9.2.4 Reachability in detail

The reachability check applies only when the instance theory has a Node sort (tree instances). It approximates whether dropping vertices will disconnect subtrees from the root by checking, for each surviving non-root vertex, whether it has at least one incoming edge from another surviving vertex in the source schema.

Warning

The reachability check is an approximation. It verifies that each surviving vertex has a surviving parent, but it doesn’t compute full transitive reachability from the root. In practice this is sufficient for tree-structured instances, but pathological graphs with long chains of dropped vertices could produce false negatives.

9.3 Compilation

The compile function translates a Migration specification into a CompiledMigration, a form optimized for per-record application. Compilation pre-computes:

  1. Surviving vertex set: the image of vertex_map in the target schema. Only nodes anchored at these vertices will be kept during lifting.
  2. Surviving edge set: the image of edge_map. Only arcs corresponding to these edges will be preserved.
  3. Vertex and edge remap tables: maps from source IDs to target IDs. These allow the lifter to update anchors and edge labels in \(O(1)\) per element.
  4. Resolver copies: the contraction resolvers carried forward for use during lifting. When the lifter encounters two surviving nodes that weren’t directly connected in the source, it consults the resolver to determine which target edge to use.

The compiled form enables lift_wtype and lift_functor to process each record in \(O(n)\) time (where \(n\) is node count) without re-deriving the migration structure on every invocation. For high-throughput scenarios (e.g., migrating millions of ATProto records), this separation between compilation and execution is critical for performance.

Tip

If your migration has already passed existence checking, compilation won’t fail unless the migration references vertices or edges absent from the target schema (which existence checking should have caught). Always run existence checking first; it produces much more informative error messages than compilation failures.

9.4 Lifting

Lifting applies a compiled migration to a concrete instance. panproto supports two lifting modes corresponding to the two families of instance theories.

9.4.1 Tree lifting

lift_wtype handles tree-shaped instances used by JSON-like, XML-like, and document protocols:

  1. Walks the source instance’s node tree from the root.
  2. For each node, checks whether its anchor vertex is in the surviving set.
  3. If surviving: remaps the anchor to its target vertex ID and copies the node to the result.
  4. If dropped: omits the node. Any children anchored at surviving vertices are re-parented using the resolver.
  5. Rebuilds the arc list and fan list based on surviving nodes and the edge remap table.

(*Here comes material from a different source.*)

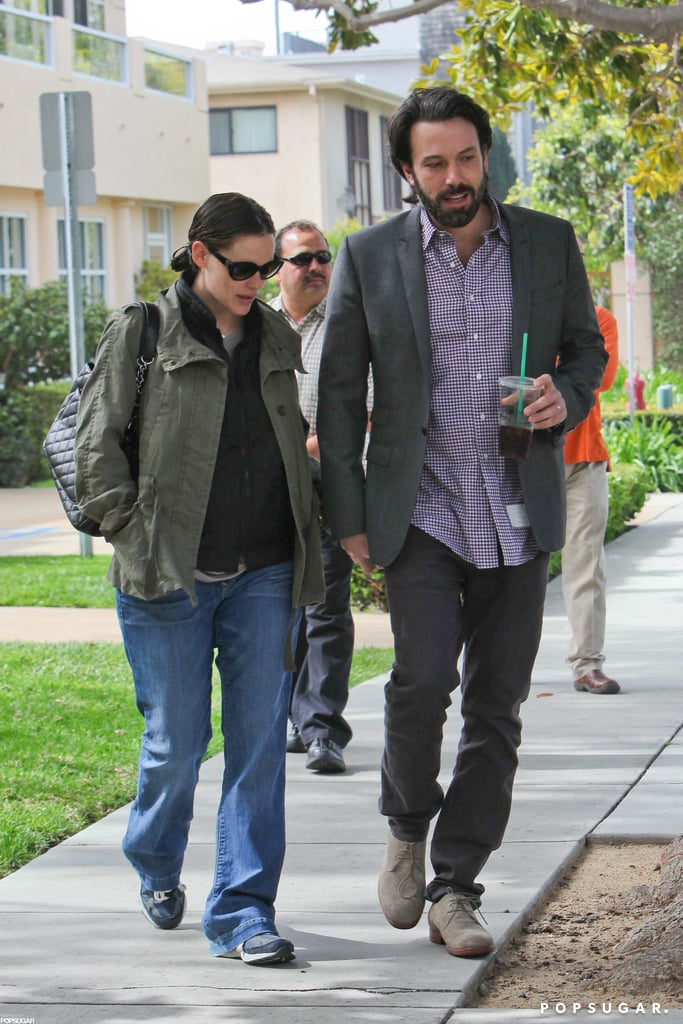 Jennifer Garner and Ben Affleck stayed close during a stroll in their LA neighborhood in March.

The resolver is critical during step 4. When a dropped intermediate vertex B sat between A and C, the lifter needs to create a direct arc from A to C. If multiple edges exist between A and C in the target schema, the resolver disambiguates.

9.4.2 Table lifting

lift_functor handles tabular instances used by relational and columnar protocols:

  1. Iterates over tables in the source instance.
  2. For each table, checks whether its anchor vertex is in the surviving set.
  3. If surviving: copies all rows, remapping foreign keys according to the vertex remap table and dropping columns for non-surviving edges.
  4. If dropped: omits the entire table.

Both lifting functions delegate to the corresponding restrict operations in panproto-inst.

9.5 Composition and inversion

9.5.1 Composition

Composition chains two migrations \(m_1: S_1 \to S_2\) and \(m_2: S_2 \to S_3\) into a single migration \(m_2 \circ m_1: S_1 \to S_3\). The composed vertex map is the functional composition of the two vertex maps: for each source vertex \(v\) in \(S_1\), the composed map sends \(v\) to \(m_2(m_1(v))\). The edge and hyper-edge maps compose similarly.

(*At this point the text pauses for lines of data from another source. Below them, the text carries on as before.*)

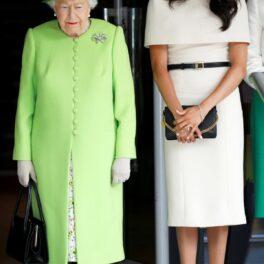 Regina Elisabeta a II-a, îmbrăcată într-un costum verde fistic, alături de Meghan Markle, care poartă o rochie de culoare albă, accesorizată cu o curea subțire neagră.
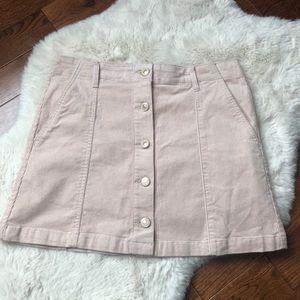 Buttoned corduroy mini skirt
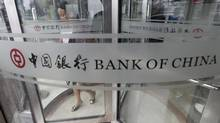 A woman leaves a branch of Bank of China in Beijing in this file photo. (JASON LEE/REUTERS)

Resolvers from both migrations are merged, with \(m_2\)’s resolvers taking precedence when keys overlap. This is correct because the second migration’s resolvers encode decisions about the final target schema.

Composition is associative: \((m_3 \circ m_2) \circ m_1 = m_3 \circ (m_2 \circ m_1)\). Combined with the identity migration as the unit, this makes migrations composable in the expected way.2

9.5.2 Inversion

Inversion constructs \(m^{-1}: S_2 \to S_1\) from a migration \(m: S_1 \to S_2\), but only when \(m\) is bijective. Specifically, it requires:

  • Injectivity of vertex_map: no two source vertices map to the same target vertex. If user.name and user.displayName both map to user.label, the inverse can’t know which to restore.
  • Surjectivity of vertex_map: every target vertex has a preimage. If the target has a vertex that no source vertex maps to, the inverse has no source for it.
  • The same conditions on edge_map and hyper_edge_map.

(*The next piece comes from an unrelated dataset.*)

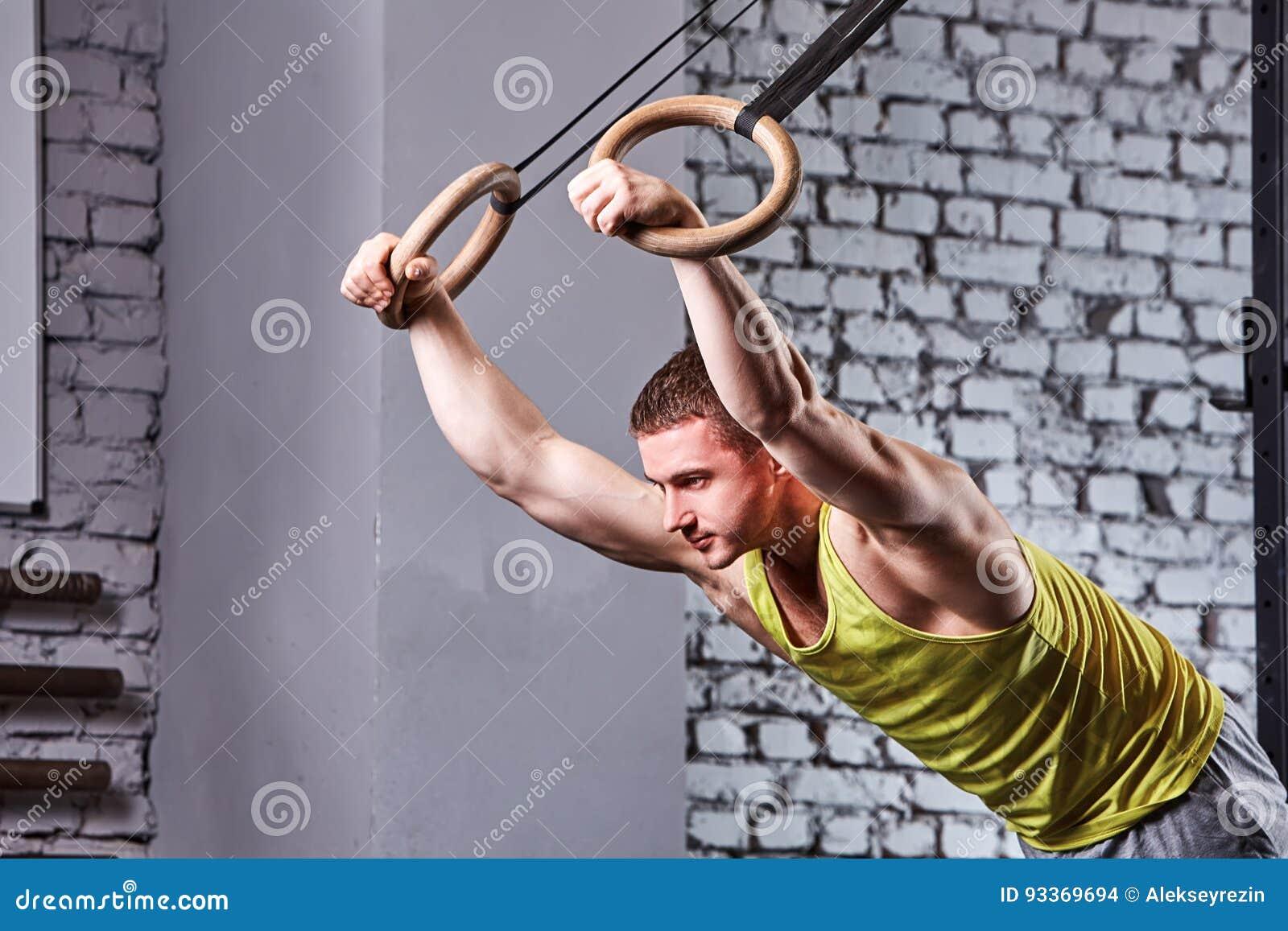 Hombre joven del atleta en el sportwear que levanta en los anillos gimnásticos contra la pared de ladrillo en el gimnasio apto de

If any condition fails, invert returns an InvertError identifying the specific obstruction.

Important

Inversion requires bijectivity. A migration that drops vertices or contracts edges is not invertible. Use the lens system (Chapter 10) when you need round-trip transformations for non-bijective mappings.

CautionHow do you test whether a migration is invertible before calling invert?

Check that vertex_map.len() == target_schema.vertices.len() (surjectivity) and that all values in vertex_map are distinct (injectivity). The same for edge_map. Or just call invert and handle the InvertError.

9.6 Type-checked migration derivation

When the VCS schema add command auto-derives a migration from a schema diff, the derived migration undergoes GAT-level validation before it is staged. This validation is performed by the gat_validate module in panproto-vcs.

9.6.1 Migration structure validation

The validate_migration function inspects the derived migration’s vertex and edge maps for structural coherence:

  • Non-empty vertex map: a migration that maps zero vertices is flagged with a warning (it may indicate the diff algorithm failed to match vertices across schema versions).
  • Edge endpoint coherence: for each mapped edge (old_edge -> new_edge), the function verifies that the new edge’s source and target vertices are in the vertex map’s image. If an edge maps to endpoints that aren’t themselves mapped, the migration may be inconsistent.

These checks produce warnings (stored in GatDiagnostics::migration_warnings) rather than hard errors, because some legitimate migrations intentionally drop vertices while retaining edges to surviving neighbors.

9.6.2 Theory equation validation

The validate_theory_equations function runs typecheck_theory on the protocol’s schema theory. This catches malformed equations that could arise from theory composition or inheritance. The validate_schema_equations function goes further: it builds a model from the schema and runs check_model_with_options to verify that the schema satisfies the protocol theory’s equations.

If either check finds errors, the staging pipeline marks the migration as ValidationStatus::Invalid and populates the gat_diagnostics field of the staged schema. The subsequent schema commit will be blocked unless --skip-verify is passed.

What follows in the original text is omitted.